Giant cranes from China arrive at PhilaPort, signaling a new era
The $12 million cranes can unload the largest container vessels, making the Philadelphia port more competitive. VIDEO
Two new giant cranes capable of unloading the world's largest container ships arrived in the city Saturday on a slow boat from China, the 21-story-tall structures so huge they literally stopped traffic when they cleared the Delaware Memorial Bridge with only six feet to spare.
The cranes, manufactured by Shanghai Zhenhua Heavy Industries Co. Ltd.(ZPMC) of Shanghai, at a cost of $12 million each, will allow the Port of Philadelphia to keep pace with other port facilities, port officials said.
"Now we have the cranes so we can be competitive on the East Coast," said Jeff Theobald, the port's chief executive, who was among the officials and workers who turned out to gawk at the oddly configured vessel dock at the Packer Avenue Marine Terminal.
"This is a great day for the Port of Philadelphia," said Jerry Sweeney, chairman of the Philadelphia Regional Port Authority.

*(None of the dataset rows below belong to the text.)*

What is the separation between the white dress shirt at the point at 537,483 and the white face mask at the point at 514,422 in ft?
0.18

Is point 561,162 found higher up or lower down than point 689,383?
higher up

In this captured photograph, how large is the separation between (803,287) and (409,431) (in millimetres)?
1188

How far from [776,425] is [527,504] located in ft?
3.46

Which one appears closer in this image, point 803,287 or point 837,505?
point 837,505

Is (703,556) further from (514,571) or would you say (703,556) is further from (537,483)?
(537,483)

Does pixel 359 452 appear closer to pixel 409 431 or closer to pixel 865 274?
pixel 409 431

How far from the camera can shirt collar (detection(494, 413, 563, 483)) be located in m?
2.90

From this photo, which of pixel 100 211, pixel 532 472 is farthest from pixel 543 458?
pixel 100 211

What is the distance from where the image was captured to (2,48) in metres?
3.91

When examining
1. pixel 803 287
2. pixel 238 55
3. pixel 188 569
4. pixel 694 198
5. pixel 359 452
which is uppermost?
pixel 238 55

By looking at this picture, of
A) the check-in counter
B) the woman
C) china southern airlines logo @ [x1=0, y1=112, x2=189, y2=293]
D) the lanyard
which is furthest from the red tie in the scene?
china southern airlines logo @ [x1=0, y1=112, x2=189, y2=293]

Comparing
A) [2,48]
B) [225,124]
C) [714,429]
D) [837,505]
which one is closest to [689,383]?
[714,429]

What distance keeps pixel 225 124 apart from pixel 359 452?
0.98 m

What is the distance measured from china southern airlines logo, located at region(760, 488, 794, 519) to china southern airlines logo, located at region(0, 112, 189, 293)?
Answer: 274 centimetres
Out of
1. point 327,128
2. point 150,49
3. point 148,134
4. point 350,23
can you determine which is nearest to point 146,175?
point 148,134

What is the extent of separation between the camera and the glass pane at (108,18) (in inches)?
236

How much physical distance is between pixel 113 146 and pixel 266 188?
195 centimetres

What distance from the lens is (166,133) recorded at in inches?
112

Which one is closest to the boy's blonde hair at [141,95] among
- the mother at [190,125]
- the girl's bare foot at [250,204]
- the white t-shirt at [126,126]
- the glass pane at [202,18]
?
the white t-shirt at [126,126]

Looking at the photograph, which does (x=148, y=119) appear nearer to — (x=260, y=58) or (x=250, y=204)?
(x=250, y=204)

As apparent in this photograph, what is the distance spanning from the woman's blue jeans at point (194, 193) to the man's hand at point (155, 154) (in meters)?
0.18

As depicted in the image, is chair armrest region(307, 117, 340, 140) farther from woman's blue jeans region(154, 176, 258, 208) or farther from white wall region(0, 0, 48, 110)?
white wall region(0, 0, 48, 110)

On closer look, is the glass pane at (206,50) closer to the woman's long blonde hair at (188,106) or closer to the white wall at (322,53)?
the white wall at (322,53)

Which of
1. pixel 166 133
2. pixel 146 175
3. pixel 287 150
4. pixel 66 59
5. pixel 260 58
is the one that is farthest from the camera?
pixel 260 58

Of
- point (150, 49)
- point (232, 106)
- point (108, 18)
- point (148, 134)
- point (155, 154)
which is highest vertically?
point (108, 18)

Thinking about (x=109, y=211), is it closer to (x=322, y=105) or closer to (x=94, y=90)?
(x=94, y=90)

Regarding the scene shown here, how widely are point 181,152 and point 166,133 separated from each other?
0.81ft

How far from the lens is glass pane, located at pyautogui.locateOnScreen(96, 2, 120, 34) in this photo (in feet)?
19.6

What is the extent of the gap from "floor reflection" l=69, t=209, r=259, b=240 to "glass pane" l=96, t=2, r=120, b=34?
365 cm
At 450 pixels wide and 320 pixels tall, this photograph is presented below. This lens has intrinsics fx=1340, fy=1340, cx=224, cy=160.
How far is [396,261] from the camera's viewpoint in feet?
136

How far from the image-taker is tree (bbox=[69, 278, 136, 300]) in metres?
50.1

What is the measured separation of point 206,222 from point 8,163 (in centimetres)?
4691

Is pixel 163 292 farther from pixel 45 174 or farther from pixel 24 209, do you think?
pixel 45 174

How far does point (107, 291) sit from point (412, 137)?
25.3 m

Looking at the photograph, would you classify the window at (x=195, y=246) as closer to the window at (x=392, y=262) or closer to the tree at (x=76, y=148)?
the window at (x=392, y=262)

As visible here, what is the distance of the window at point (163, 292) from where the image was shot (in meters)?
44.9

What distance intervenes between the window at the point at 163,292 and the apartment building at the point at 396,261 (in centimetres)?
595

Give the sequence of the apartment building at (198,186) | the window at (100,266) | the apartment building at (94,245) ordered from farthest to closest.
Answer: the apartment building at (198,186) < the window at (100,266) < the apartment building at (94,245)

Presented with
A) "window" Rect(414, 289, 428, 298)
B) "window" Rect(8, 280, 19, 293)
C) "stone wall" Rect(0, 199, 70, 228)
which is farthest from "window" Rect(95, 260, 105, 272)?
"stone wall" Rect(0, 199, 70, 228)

The heavy-load Zhen Hua 16 vessel, owned by ZPMC, is specially designed to ride low in the water so that the cranes, which weigh 1,684 tons each and are 252 feet high, can be slid directly off the ship's deck onto the wharves.
But the small amount of space separating the deck from the water means that the vessel must travel very slowly in the open water. It needed 91 days to sail to Philadelphia, passing below South Africa, with an intermediate stop in South Carolina, where it unloaded two cranes for the Charleston port.
"They're massive," said Dave McGuire, PhilaPort project engineer, who traveled to Charleston to observe the elaborate unloading operation that will be repeated in the next few days in Philadelphia. "The closer they get, the more impressive they are."
The Zhen Hua 16 needed to take on extra ballast and wait until low tide to pass under the Delaware Memorial Bridge, and just to be safe, authorities halted vehicular traffic on the bridge during the passage.
The port corporation bought one of the cranes, and Holt Logistics Corp. and Greenwich Terminals LLC, which operates the Packer Avenue terminal, paid for the second.
"This will allow us to be more productive," said Thomas J. Holt Jr., president of Astro Holdings LLC, the Packer Avenue lease-holder. "We can get ships in and out more quickly, which means more cargo, which means more jobs."
Holt and the other officials praised Gov. Wolf for approving a $300 million grant in 2016 aimed at doubling the port's container cargo capacity and creating about 2,000 more direct port jobs.
The port and Holt have ordered three more of the new super post-Panamax cranes — so named because they can reach across larger vessels designed to pass through the widened Panama Canal. The three new cranes are scheduled to arrive next year.